Here, you can see the abinitio folder, Lineage Dependency Report.xlsx, and updated_complexity_summary.csv.

Lineage Dependency Report.xlsx: This report contains information about views and script level lineages. It includes information about used and impacted tables, views, files, direct dependencies, dependency hierarchy and more.

This report contains the following information:

view_report: Provides information about the views.
script_report: Provides information about script level lineage.

updated_complexity_summary.csv: This report provides information about the updated complexity of the Ab Initio ETL graphs. During the configuration of the Informatica Assessment, you can redefine the Complexity Distribution field to transfer the complexity of queries or files from a higher level to a lower level. This updated complexity is reflected in this report.

Detailed Ab Initio Assessments Reports

To access a detailed assessment report, open the abinitio folder.

abinitio_complexity_details.csv: This report contains information about the complexity of the Ab Initio ETL graphs that help in making different decisions, including budget estimation and the effort required for migration.

abinitio_file_details.csv: This report provides information about the source files including total number of components, complexity, conversion percentage of each file.

abinitio_query_details.csv: This report provides information about queries including the used and impacted tables, analyzed status, complexity, and more. If the analyzed status is TRUE, it indicates that the query is analyzed successfully. Conversely, a FALSE status indicates that the query is not analyzed.

abinitio_summary_details.csv: This report provides a summary of source input files including statistical information such as total number of files, analyzed percentage, components, and more.

AbinitioAssessmentDetailReport.csv: This report provides detailed insights about the source inventory. It includes information about components, conversion percentage, and more.

AbinitioComponentMetadataReport.csv: This report provides information about the Component Metadata including component types, queries, entities, and more.

AbinitioCustomComplexityReport.xlsx: This report provides information about the source inventory including DML files, XFR files, and complexity.

This report contains the following information:

Report Summary: Provides information about all the generated artifacts.
Volumetric Info: Presents a summary of the aggregated inventory after analyzing the source files. For instance, it provides total number of files, components, XFRs, and likewise. It also provides file-level complexity.
DML Summary: Provides information about internal DML files in the kab files.
XFR Summary: Provides information about XFR files that contain transformation logic.
Abinitio Complexity: Provides complexity details of the AbInitio files. It includes statistical and complexity details of components, complex DML files, complex XFR files, and so on.

Source Inventory Analysis

It is an intermediate report which helps to debug failures or calculate the final report. It includes all the generated CSV reports.

abinitio_external_files.csv: This report provides information about external files.

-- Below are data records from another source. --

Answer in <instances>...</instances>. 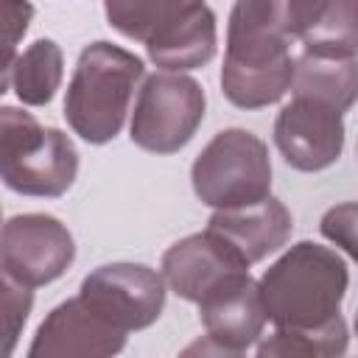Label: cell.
<instances>
[{
    "mask_svg": "<svg viewBox=\"0 0 358 358\" xmlns=\"http://www.w3.org/2000/svg\"><path fill=\"white\" fill-rule=\"evenodd\" d=\"M207 109L204 87L173 70H159L143 78L131 112L129 137L148 154H176L199 131Z\"/></svg>",
    "mask_w": 358,
    "mask_h": 358,
    "instance_id": "8992f818",
    "label": "cell"
},
{
    "mask_svg": "<svg viewBox=\"0 0 358 358\" xmlns=\"http://www.w3.org/2000/svg\"><path fill=\"white\" fill-rule=\"evenodd\" d=\"M14 59H17V53H6V50H0V98L6 95V90H8V84H11V67H14Z\"/></svg>",
    "mask_w": 358,
    "mask_h": 358,
    "instance_id": "603a6c76",
    "label": "cell"
},
{
    "mask_svg": "<svg viewBox=\"0 0 358 358\" xmlns=\"http://www.w3.org/2000/svg\"><path fill=\"white\" fill-rule=\"evenodd\" d=\"M64 56L53 39L31 42L11 67V87L25 106H48L62 87Z\"/></svg>",
    "mask_w": 358,
    "mask_h": 358,
    "instance_id": "e0dca14e",
    "label": "cell"
},
{
    "mask_svg": "<svg viewBox=\"0 0 358 358\" xmlns=\"http://www.w3.org/2000/svg\"><path fill=\"white\" fill-rule=\"evenodd\" d=\"M274 145L294 171H324L344 151V112L324 101L294 95L274 120Z\"/></svg>",
    "mask_w": 358,
    "mask_h": 358,
    "instance_id": "30bf717a",
    "label": "cell"
},
{
    "mask_svg": "<svg viewBox=\"0 0 358 358\" xmlns=\"http://www.w3.org/2000/svg\"><path fill=\"white\" fill-rule=\"evenodd\" d=\"M193 193L213 210H232L271 196V157L246 129L218 131L190 165Z\"/></svg>",
    "mask_w": 358,
    "mask_h": 358,
    "instance_id": "5b68a950",
    "label": "cell"
},
{
    "mask_svg": "<svg viewBox=\"0 0 358 358\" xmlns=\"http://www.w3.org/2000/svg\"><path fill=\"white\" fill-rule=\"evenodd\" d=\"M291 92L324 101L338 112H350L358 92V56L302 50L294 56Z\"/></svg>",
    "mask_w": 358,
    "mask_h": 358,
    "instance_id": "2e32d148",
    "label": "cell"
},
{
    "mask_svg": "<svg viewBox=\"0 0 358 358\" xmlns=\"http://www.w3.org/2000/svg\"><path fill=\"white\" fill-rule=\"evenodd\" d=\"M78 176L73 140L20 106H0V182L34 199L64 196Z\"/></svg>",
    "mask_w": 358,
    "mask_h": 358,
    "instance_id": "277c9868",
    "label": "cell"
},
{
    "mask_svg": "<svg viewBox=\"0 0 358 358\" xmlns=\"http://www.w3.org/2000/svg\"><path fill=\"white\" fill-rule=\"evenodd\" d=\"M34 308V291L14 280L0 266V358H8L17 350L22 327Z\"/></svg>",
    "mask_w": 358,
    "mask_h": 358,
    "instance_id": "ffe728a7",
    "label": "cell"
},
{
    "mask_svg": "<svg viewBox=\"0 0 358 358\" xmlns=\"http://www.w3.org/2000/svg\"><path fill=\"white\" fill-rule=\"evenodd\" d=\"M34 20L31 0H0V50L17 53V45L28 34Z\"/></svg>",
    "mask_w": 358,
    "mask_h": 358,
    "instance_id": "44dd1931",
    "label": "cell"
},
{
    "mask_svg": "<svg viewBox=\"0 0 358 358\" xmlns=\"http://www.w3.org/2000/svg\"><path fill=\"white\" fill-rule=\"evenodd\" d=\"M204 0H103L106 22L134 42H148Z\"/></svg>",
    "mask_w": 358,
    "mask_h": 358,
    "instance_id": "d6986e66",
    "label": "cell"
},
{
    "mask_svg": "<svg viewBox=\"0 0 358 358\" xmlns=\"http://www.w3.org/2000/svg\"><path fill=\"white\" fill-rule=\"evenodd\" d=\"M0 227H3V207H0Z\"/></svg>",
    "mask_w": 358,
    "mask_h": 358,
    "instance_id": "cb8c5ba5",
    "label": "cell"
},
{
    "mask_svg": "<svg viewBox=\"0 0 358 358\" xmlns=\"http://www.w3.org/2000/svg\"><path fill=\"white\" fill-rule=\"evenodd\" d=\"M78 296L123 333L151 327L165 308V280L145 263H103L92 268Z\"/></svg>",
    "mask_w": 358,
    "mask_h": 358,
    "instance_id": "52a82bcc",
    "label": "cell"
},
{
    "mask_svg": "<svg viewBox=\"0 0 358 358\" xmlns=\"http://www.w3.org/2000/svg\"><path fill=\"white\" fill-rule=\"evenodd\" d=\"M145 64L131 50L106 39L90 42L76 62L64 95L67 126L90 145L115 140L126 123Z\"/></svg>",
    "mask_w": 358,
    "mask_h": 358,
    "instance_id": "3957f363",
    "label": "cell"
},
{
    "mask_svg": "<svg viewBox=\"0 0 358 358\" xmlns=\"http://www.w3.org/2000/svg\"><path fill=\"white\" fill-rule=\"evenodd\" d=\"M285 28L302 50L358 56L355 0H282Z\"/></svg>",
    "mask_w": 358,
    "mask_h": 358,
    "instance_id": "5bb4252c",
    "label": "cell"
},
{
    "mask_svg": "<svg viewBox=\"0 0 358 358\" xmlns=\"http://www.w3.org/2000/svg\"><path fill=\"white\" fill-rule=\"evenodd\" d=\"M235 271H249V266L210 229L176 241L162 255L165 285L187 302H199L210 288Z\"/></svg>",
    "mask_w": 358,
    "mask_h": 358,
    "instance_id": "7c38bea8",
    "label": "cell"
},
{
    "mask_svg": "<svg viewBox=\"0 0 358 358\" xmlns=\"http://www.w3.org/2000/svg\"><path fill=\"white\" fill-rule=\"evenodd\" d=\"M73 260V232L56 215L22 213L0 227V266L28 288L56 282Z\"/></svg>",
    "mask_w": 358,
    "mask_h": 358,
    "instance_id": "ba28073f",
    "label": "cell"
},
{
    "mask_svg": "<svg viewBox=\"0 0 358 358\" xmlns=\"http://www.w3.org/2000/svg\"><path fill=\"white\" fill-rule=\"evenodd\" d=\"M291 45L282 0H235L221 64L224 98L238 109L277 103L294 78Z\"/></svg>",
    "mask_w": 358,
    "mask_h": 358,
    "instance_id": "6da1fadb",
    "label": "cell"
},
{
    "mask_svg": "<svg viewBox=\"0 0 358 358\" xmlns=\"http://www.w3.org/2000/svg\"><path fill=\"white\" fill-rule=\"evenodd\" d=\"M257 288L274 327H319L341 313L350 266L336 249L299 241L263 271Z\"/></svg>",
    "mask_w": 358,
    "mask_h": 358,
    "instance_id": "7a4b0ae2",
    "label": "cell"
},
{
    "mask_svg": "<svg viewBox=\"0 0 358 358\" xmlns=\"http://www.w3.org/2000/svg\"><path fill=\"white\" fill-rule=\"evenodd\" d=\"M215 48H218V25L207 3H201L179 22H173L171 28H165L162 34L145 42L148 59L157 67L173 73L204 67L215 56Z\"/></svg>",
    "mask_w": 358,
    "mask_h": 358,
    "instance_id": "9a60e30c",
    "label": "cell"
},
{
    "mask_svg": "<svg viewBox=\"0 0 358 358\" xmlns=\"http://www.w3.org/2000/svg\"><path fill=\"white\" fill-rule=\"evenodd\" d=\"M350 347V330L344 316L338 313L327 324L319 327H274L271 336H260L257 355L260 358H338Z\"/></svg>",
    "mask_w": 358,
    "mask_h": 358,
    "instance_id": "ac0fdd59",
    "label": "cell"
},
{
    "mask_svg": "<svg viewBox=\"0 0 358 358\" xmlns=\"http://www.w3.org/2000/svg\"><path fill=\"white\" fill-rule=\"evenodd\" d=\"M196 305L204 327V344H199L201 352L213 350L218 355H243L260 341L268 322L257 280H252L249 271L224 277Z\"/></svg>",
    "mask_w": 358,
    "mask_h": 358,
    "instance_id": "9c48e42d",
    "label": "cell"
},
{
    "mask_svg": "<svg viewBox=\"0 0 358 358\" xmlns=\"http://www.w3.org/2000/svg\"><path fill=\"white\" fill-rule=\"evenodd\" d=\"M207 229L215 232L246 266H255L288 243L294 218L280 199L266 196L246 207L213 210Z\"/></svg>",
    "mask_w": 358,
    "mask_h": 358,
    "instance_id": "4fadbf2b",
    "label": "cell"
},
{
    "mask_svg": "<svg viewBox=\"0 0 358 358\" xmlns=\"http://www.w3.org/2000/svg\"><path fill=\"white\" fill-rule=\"evenodd\" d=\"M355 221H358V207L355 201H344L338 207H330L322 215V235L327 241H333L336 246H341L347 255H355Z\"/></svg>",
    "mask_w": 358,
    "mask_h": 358,
    "instance_id": "7402d4cb",
    "label": "cell"
},
{
    "mask_svg": "<svg viewBox=\"0 0 358 358\" xmlns=\"http://www.w3.org/2000/svg\"><path fill=\"white\" fill-rule=\"evenodd\" d=\"M123 330L95 313L81 296L59 302L36 327L31 358H109L126 347Z\"/></svg>",
    "mask_w": 358,
    "mask_h": 358,
    "instance_id": "8fae6325",
    "label": "cell"
}]
</instances>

AbinitioComponentMetadataReport.csv: This report provides information about the Component Metadata including component types, queries, entities, and more.

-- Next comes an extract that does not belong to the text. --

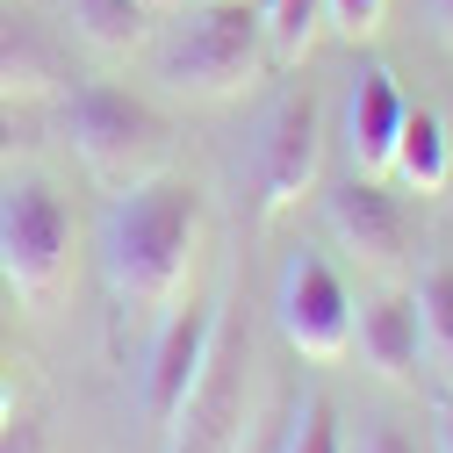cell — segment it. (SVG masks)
Instances as JSON below:
<instances>
[{"label":"cell","instance_id":"1","mask_svg":"<svg viewBox=\"0 0 453 453\" xmlns=\"http://www.w3.org/2000/svg\"><path fill=\"white\" fill-rule=\"evenodd\" d=\"M202 259V188L180 173H151L123 195H108L101 216V273L123 310L180 303L188 273Z\"/></svg>","mask_w":453,"mask_h":453},{"label":"cell","instance_id":"2","mask_svg":"<svg viewBox=\"0 0 453 453\" xmlns=\"http://www.w3.org/2000/svg\"><path fill=\"white\" fill-rule=\"evenodd\" d=\"M151 80L188 101H231L266 65V22L259 0H180L173 22L144 43Z\"/></svg>","mask_w":453,"mask_h":453},{"label":"cell","instance_id":"3","mask_svg":"<svg viewBox=\"0 0 453 453\" xmlns=\"http://www.w3.org/2000/svg\"><path fill=\"white\" fill-rule=\"evenodd\" d=\"M65 137H73V151H80V165H87V180L108 188V195H123V188L165 173V158H173V123H165L151 101L108 87V80L73 87V101H65Z\"/></svg>","mask_w":453,"mask_h":453},{"label":"cell","instance_id":"4","mask_svg":"<svg viewBox=\"0 0 453 453\" xmlns=\"http://www.w3.org/2000/svg\"><path fill=\"white\" fill-rule=\"evenodd\" d=\"M0 280L29 310H50L73 280V209L36 173L0 180Z\"/></svg>","mask_w":453,"mask_h":453},{"label":"cell","instance_id":"5","mask_svg":"<svg viewBox=\"0 0 453 453\" xmlns=\"http://www.w3.org/2000/svg\"><path fill=\"white\" fill-rule=\"evenodd\" d=\"M273 324L303 360H346L353 353V296L324 252H288L273 280Z\"/></svg>","mask_w":453,"mask_h":453},{"label":"cell","instance_id":"6","mask_svg":"<svg viewBox=\"0 0 453 453\" xmlns=\"http://www.w3.org/2000/svg\"><path fill=\"white\" fill-rule=\"evenodd\" d=\"M252 173H259V209H266V216L296 209V202L324 180V108H317L310 87H296V94L273 101V116H266V130H259Z\"/></svg>","mask_w":453,"mask_h":453},{"label":"cell","instance_id":"7","mask_svg":"<svg viewBox=\"0 0 453 453\" xmlns=\"http://www.w3.org/2000/svg\"><path fill=\"white\" fill-rule=\"evenodd\" d=\"M324 231L338 238V252H353L367 273H395L403 252H411V216H403V202H395L381 180H367V173L338 180V188L324 195Z\"/></svg>","mask_w":453,"mask_h":453},{"label":"cell","instance_id":"8","mask_svg":"<svg viewBox=\"0 0 453 453\" xmlns=\"http://www.w3.org/2000/svg\"><path fill=\"white\" fill-rule=\"evenodd\" d=\"M216 331H223L216 303H188V310L165 317V331L151 338V360H144V418H151L158 432L180 418L188 388L202 381V367H209V353H216Z\"/></svg>","mask_w":453,"mask_h":453},{"label":"cell","instance_id":"9","mask_svg":"<svg viewBox=\"0 0 453 453\" xmlns=\"http://www.w3.org/2000/svg\"><path fill=\"white\" fill-rule=\"evenodd\" d=\"M238 432H245V346L209 353V367L188 388L180 418L165 425V439H173L165 453H231Z\"/></svg>","mask_w":453,"mask_h":453},{"label":"cell","instance_id":"10","mask_svg":"<svg viewBox=\"0 0 453 453\" xmlns=\"http://www.w3.org/2000/svg\"><path fill=\"white\" fill-rule=\"evenodd\" d=\"M403 116H411V101L395 87V73L388 65H360V80L346 87V158H353V173H367V180L388 173Z\"/></svg>","mask_w":453,"mask_h":453},{"label":"cell","instance_id":"11","mask_svg":"<svg viewBox=\"0 0 453 453\" xmlns=\"http://www.w3.org/2000/svg\"><path fill=\"white\" fill-rule=\"evenodd\" d=\"M353 346L381 381H411L425 360V324H418V296L403 288H381L360 317H353Z\"/></svg>","mask_w":453,"mask_h":453},{"label":"cell","instance_id":"12","mask_svg":"<svg viewBox=\"0 0 453 453\" xmlns=\"http://www.w3.org/2000/svg\"><path fill=\"white\" fill-rule=\"evenodd\" d=\"M151 15H158L151 0H65V22L94 58H137L158 29Z\"/></svg>","mask_w":453,"mask_h":453},{"label":"cell","instance_id":"13","mask_svg":"<svg viewBox=\"0 0 453 453\" xmlns=\"http://www.w3.org/2000/svg\"><path fill=\"white\" fill-rule=\"evenodd\" d=\"M388 173L403 180L411 195H439L453 180V130L439 116H403V137H395V158H388Z\"/></svg>","mask_w":453,"mask_h":453},{"label":"cell","instance_id":"14","mask_svg":"<svg viewBox=\"0 0 453 453\" xmlns=\"http://www.w3.org/2000/svg\"><path fill=\"white\" fill-rule=\"evenodd\" d=\"M259 22H266V58L303 65L324 36V0H259Z\"/></svg>","mask_w":453,"mask_h":453},{"label":"cell","instance_id":"15","mask_svg":"<svg viewBox=\"0 0 453 453\" xmlns=\"http://www.w3.org/2000/svg\"><path fill=\"white\" fill-rule=\"evenodd\" d=\"M411 296H418V324H425V353L453 374V266H432Z\"/></svg>","mask_w":453,"mask_h":453},{"label":"cell","instance_id":"16","mask_svg":"<svg viewBox=\"0 0 453 453\" xmlns=\"http://www.w3.org/2000/svg\"><path fill=\"white\" fill-rule=\"evenodd\" d=\"M280 453H346V432H338V411L324 395H303V411L288 418V439Z\"/></svg>","mask_w":453,"mask_h":453},{"label":"cell","instance_id":"17","mask_svg":"<svg viewBox=\"0 0 453 453\" xmlns=\"http://www.w3.org/2000/svg\"><path fill=\"white\" fill-rule=\"evenodd\" d=\"M43 87H50V65L15 29H0V94H43Z\"/></svg>","mask_w":453,"mask_h":453},{"label":"cell","instance_id":"18","mask_svg":"<svg viewBox=\"0 0 453 453\" xmlns=\"http://www.w3.org/2000/svg\"><path fill=\"white\" fill-rule=\"evenodd\" d=\"M381 15H388V0H324V29H338L346 43L374 36V29H381Z\"/></svg>","mask_w":453,"mask_h":453},{"label":"cell","instance_id":"19","mask_svg":"<svg viewBox=\"0 0 453 453\" xmlns=\"http://www.w3.org/2000/svg\"><path fill=\"white\" fill-rule=\"evenodd\" d=\"M50 439H43V425L36 418H8L0 425V453H43Z\"/></svg>","mask_w":453,"mask_h":453},{"label":"cell","instance_id":"20","mask_svg":"<svg viewBox=\"0 0 453 453\" xmlns=\"http://www.w3.org/2000/svg\"><path fill=\"white\" fill-rule=\"evenodd\" d=\"M360 453H418V446H411V432L395 425V418H374L367 439H360Z\"/></svg>","mask_w":453,"mask_h":453},{"label":"cell","instance_id":"21","mask_svg":"<svg viewBox=\"0 0 453 453\" xmlns=\"http://www.w3.org/2000/svg\"><path fill=\"white\" fill-rule=\"evenodd\" d=\"M432 439H439V453H453V395L432 403Z\"/></svg>","mask_w":453,"mask_h":453},{"label":"cell","instance_id":"22","mask_svg":"<svg viewBox=\"0 0 453 453\" xmlns=\"http://www.w3.org/2000/svg\"><path fill=\"white\" fill-rule=\"evenodd\" d=\"M231 453H273L266 425H259V418H245V432H238V446H231Z\"/></svg>","mask_w":453,"mask_h":453},{"label":"cell","instance_id":"23","mask_svg":"<svg viewBox=\"0 0 453 453\" xmlns=\"http://www.w3.org/2000/svg\"><path fill=\"white\" fill-rule=\"evenodd\" d=\"M425 15H432V29L453 43V0H425Z\"/></svg>","mask_w":453,"mask_h":453},{"label":"cell","instance_id":"24","mask_svg":"<svg viewBox=\"0 0 453 453\" xmlns=\"http://www.w3.org/2000/svg\"><path fill=\"white\" fill-rule=\"evenodd\" d=\"M8 158H15V123L0 116V165H8Z\"/></svg>","mask_w":453,"mask_h":453},{"label":"cell","instance_id":"25","mask_svg":"<svg viewBox=\"0 0 453 453\" xmlns=\"http://www.w3.org/2000/svg\"><path fill=\"white\" fill-rule=\"evenodd\" d=\"M15 418V388H8V374H0V425Z\"/></svg>","mask_w":453,"mask_h":453},{"label":"cell","instance_id":"26","mask_svg":"<svg viewBox=\"0 0 453 453\" xmlns=\"http://www.w3.org/2000/svg\"><path fill=\"white\" fill-rule=\"evenodd\" d=\"M151 8H180V0H151Z\"/></svg>","mask_w":453,"mask_h":453}]
</instances>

AbinitioFileAvailabilityReport.csv: This report provides information about the availability of each file.

assessment_unparsed_etl_files.csv: This report lists all the unparsed Ab Initio files along with its type and the reason for parsing failure.

invalid_query.csv: This report lists all the invalid queries.

Lineage Report

This report provides complete dependency details for all nodes. It provides an end-to-end data and process lineage that helps to identify the complete dependency structure and the data flow.

This report contains the following information:

Dependency (Process): Provides information about the process lineage.
Dependency (Data): Provides information about the data lineage.
Nodes: Lists all the source and target nodes along with its type.
Volumetric Info (Summary): Provides volumetric information about the artifact types such as input tables, output tables, and schedulers.